*Source information*
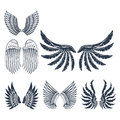 Wings isolated animal feather pinion bird freedom flight natural peace design vector illustration.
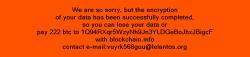 Üppige Forderungen: die Linux-Variante von KillDisk verlangt etwa den Gegenwert von 250.000 US-Dollar in Bitcoins. (Bild: ESET)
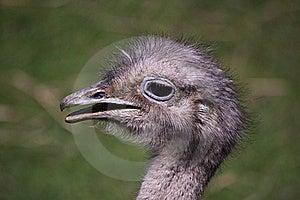 American Rheas Head Stock Photography - Image: 21105132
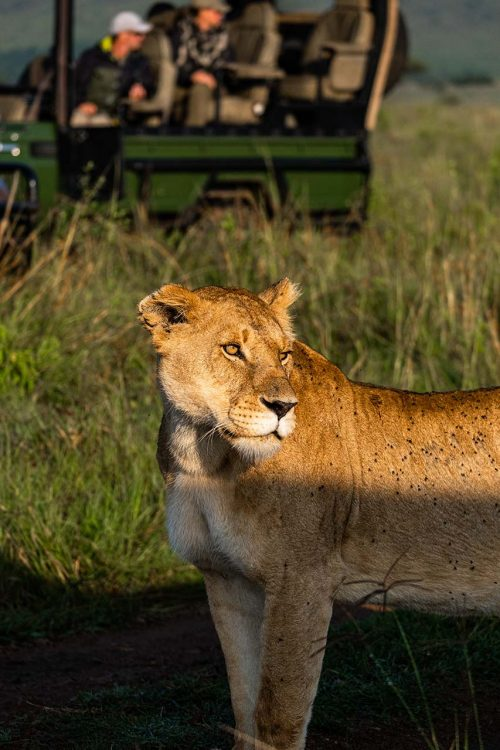 Topi have attracted the attention of more than just this Angama Pride female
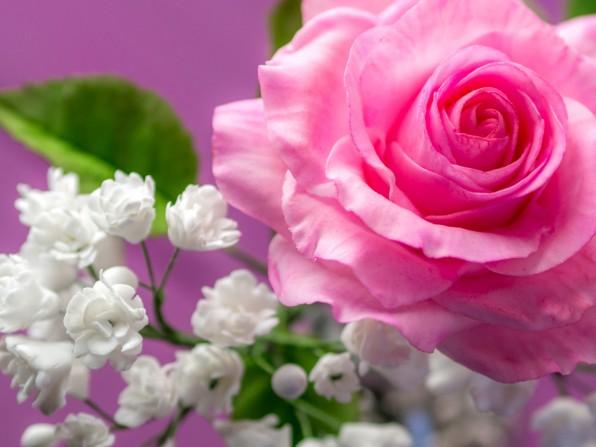 Schleierkraut aus Blütenpaste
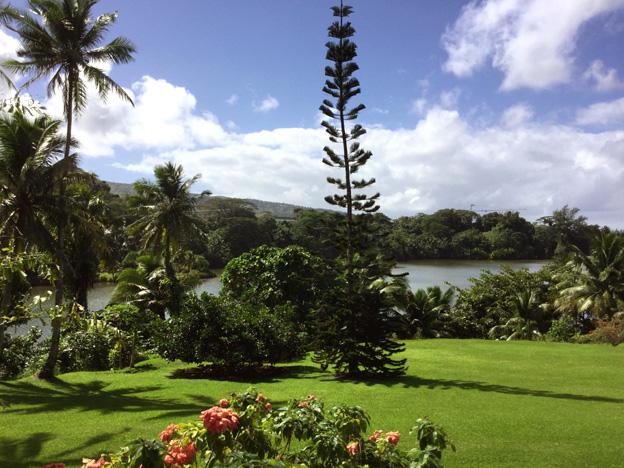 arbre debout tahiti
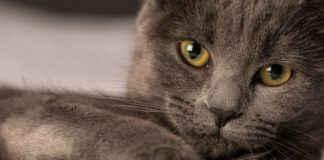"""Глибокий погляд і граціозна хода: ТОП-5 порід кішок, у яких не можна не закохатися """" - today.ua"""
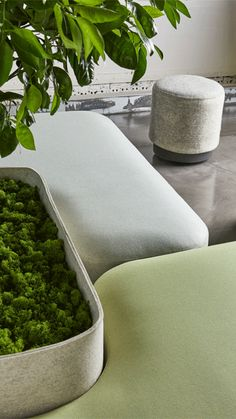 Biophilic design will be one of the top workplace design trends in 2018 Source by coalesse Healthcare Design, Workplace Design, Lobby Interior, Interior Architecture, Sofa Design, Furniture Design, Office Furniture, Design Design, Herb Garden In Kitchen
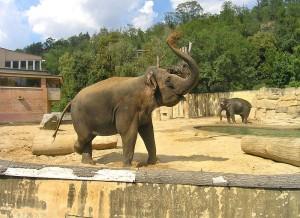 zoo_praga
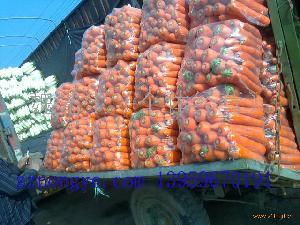 福建胡萝卜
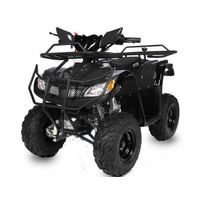 Nitro Motors - Quad 110 hummer noir
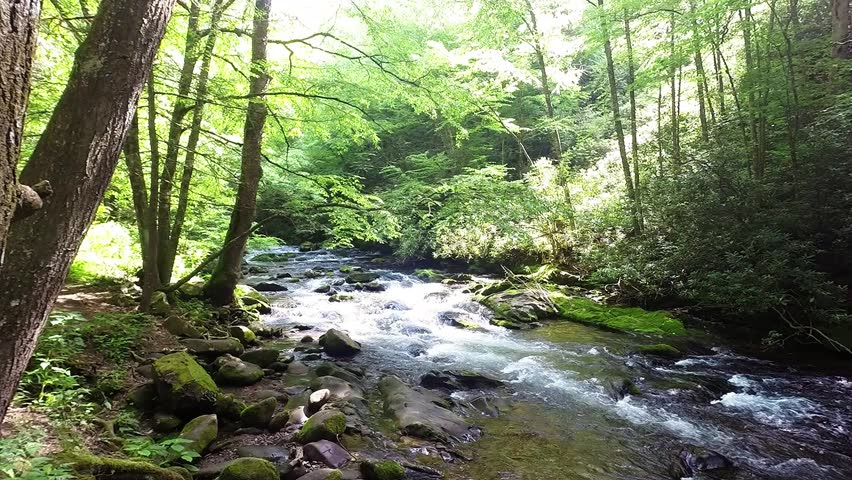 Winding Forest Path & Stream 1
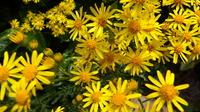 fleurs jaunes , beau fond d'écran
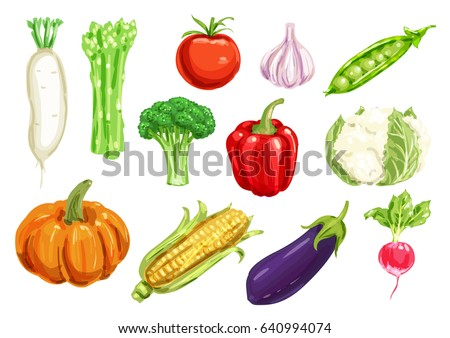 Healthy watercolor drawing vegetables. Pepper and tomato, garlic, broccoli and radish, corn, eggplant and pumpkin, pea, asparagus, cauliflower and daikon veggies for farming design #640994074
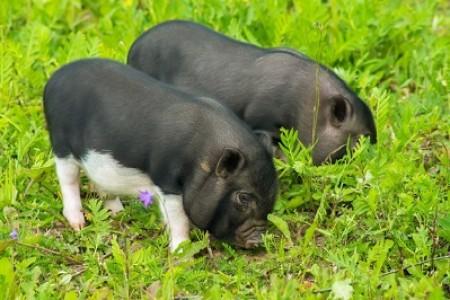 生猪价格已跌破4月9日的低位。5月生猪市场还能再翻身吗?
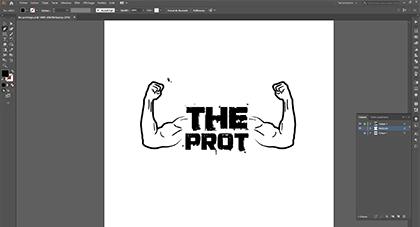 Création de logo, charte graphique, illustrations
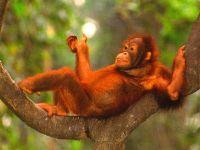 Молодой орангутанг,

*Your assignment*
Return the material from above in full, exactly as written, with the pictures omitted.

*Answer for the task*
 Wings isolated animal feather pinion bird freedom flight natural peace design vector illustration.
 Üppige Forderungen: die Linux-Variante von KillDisk verlangt etwa den Gegenwert von 250.000 US-Dollar in Bitcoins. (Bild: ESET)
 American Rheas Head Stock Photography - Image: 21105132
 Topi have attracted the attention of more than just this Angama Pride female
 Schleierkraut aus Blütenpaste
 arbre debout tahiti
"""Глибокий погляд і граціозна хода: ТОП-5 порід кішок, у яких не можна не закохатися """" - today.ua"""
 Biophilic design will be one of the top workplace design trends in 2018 Source by coalesse Healthcare Design, Workplace Design, Lobby Interior, Interior Architecture, Sofa Design, Furniture Design, Office Furniture, Design Design, Herb Garden In Kitchen
 zoo_praga
 福建胡萝卜
 Nitro Motors - Quad 110 hummer noir
 Winding Forest Path & Stream 1
 fleurs jaunes , beau fond d'écran
 Healthy watercolor drawing vegetables. Pepper and tomato, garlic, broccoli and radish, corn, eggplant and pumpkin, pea, asparagus, cauliflower and daikon veggies for farming design #640994074
 生猪价格已跌破4月9日的低位。5月生猪市场还能再翻身吗?
 Création de logo, charte graphique, illustrations
 Молодой орангутанг,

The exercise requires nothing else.